- Developer: Gameloft Brisbane
- Publisher: Gameloft
- Series: The Oregon Trail
- Platforms: Apple Arcade Microsoft Windows Nintendo Switch Nintendo Switch 2 PlayStation 4 PlayStation 5 Xbox Series X|S
- Release: 2021
- Genres: Strategy, Adventure, Simulation
- Mode: Single-player

= The Oregon Trail (2021 video game) =

The Oregon Trail is a video game developed by Gameloft Brisbane and published by Gameloft released in 2021. It is a complete remake of The Oregon Trail from 1985.

The game was initially released on Apple Arcade, then later on Nintendo Switch, PC, PlayStation and Xbox. It was released as a physical edition on the Nintendo Switch and PlayStation 5 in 2024.

Unlike most current Gameloft games, the game does not have micro-transactions and does not require a mandatory internet connection.

== Description ==
The player leads a group of pioneers on a journey across the American West, managing resources (food, equipment, health, morale, and hygiene) and making decisions in response to random events and the challenges of the terrain. This modernized version differs from previous entries by featuring a more developed narrative, with dialogue, longer scenarios, side quests, and a larger cast of playable characters. The gameplay includes survival and management activities such as hunting, fishing, and foraging, inventory management, and wagon maintenance, as well as mini-games. Several routes are available, some inspired by historical events, increasing the variety of playthroughs. The art direction combines pixel-art characters with 3D environments and modern visual effects, while the soundtrack blends country elements with retro sounds. The game also offers optional online events that require an internet connection, unlike the rest of the game.
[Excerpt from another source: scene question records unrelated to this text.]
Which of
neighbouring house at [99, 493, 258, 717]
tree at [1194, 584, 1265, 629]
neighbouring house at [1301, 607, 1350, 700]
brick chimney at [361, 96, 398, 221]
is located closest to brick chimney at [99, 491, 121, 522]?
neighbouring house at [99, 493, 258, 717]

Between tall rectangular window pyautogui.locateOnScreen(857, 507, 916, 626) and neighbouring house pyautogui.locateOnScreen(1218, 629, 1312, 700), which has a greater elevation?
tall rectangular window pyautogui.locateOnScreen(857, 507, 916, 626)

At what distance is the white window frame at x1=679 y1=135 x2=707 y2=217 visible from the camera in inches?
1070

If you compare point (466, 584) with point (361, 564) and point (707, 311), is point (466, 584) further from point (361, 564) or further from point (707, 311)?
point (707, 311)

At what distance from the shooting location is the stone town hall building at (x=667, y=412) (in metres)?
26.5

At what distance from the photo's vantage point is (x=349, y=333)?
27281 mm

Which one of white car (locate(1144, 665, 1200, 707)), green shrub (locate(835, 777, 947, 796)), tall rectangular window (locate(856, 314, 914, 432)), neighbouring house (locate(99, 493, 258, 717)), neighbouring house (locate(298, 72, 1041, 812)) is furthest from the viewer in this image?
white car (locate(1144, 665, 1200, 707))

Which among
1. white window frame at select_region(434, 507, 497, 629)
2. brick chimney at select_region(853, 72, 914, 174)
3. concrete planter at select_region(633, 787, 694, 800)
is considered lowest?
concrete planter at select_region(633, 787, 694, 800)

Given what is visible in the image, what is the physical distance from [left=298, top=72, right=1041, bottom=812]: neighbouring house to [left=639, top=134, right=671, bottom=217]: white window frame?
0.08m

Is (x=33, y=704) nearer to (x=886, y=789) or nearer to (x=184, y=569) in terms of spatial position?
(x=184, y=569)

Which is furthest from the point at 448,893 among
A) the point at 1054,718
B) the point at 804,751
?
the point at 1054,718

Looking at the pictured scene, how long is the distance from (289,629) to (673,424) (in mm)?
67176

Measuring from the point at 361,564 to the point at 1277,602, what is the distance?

== Reception and awards ==
The game received generally positive feedback. Critics noted that the remake places greater emphasis on Native American narratives and that player choices had a stronger impact on the course of the adventure, although some reviewers pointed out repetitivity over time.

It was the most downloaded game on Apple Arcade in 2021.

The game received several awards, including Best Narrative at the Pocket Gamer Mobile Games Awards 2021, Excellence in Mobile Games and Excellence in Ongoing Games at the Australian Game Developer Awards and best storytelling, best Original Game Soundtrack (composed by Pascal Dion and Nicolas Dube) and best Game Audio & Radio at the NYX Game Awards.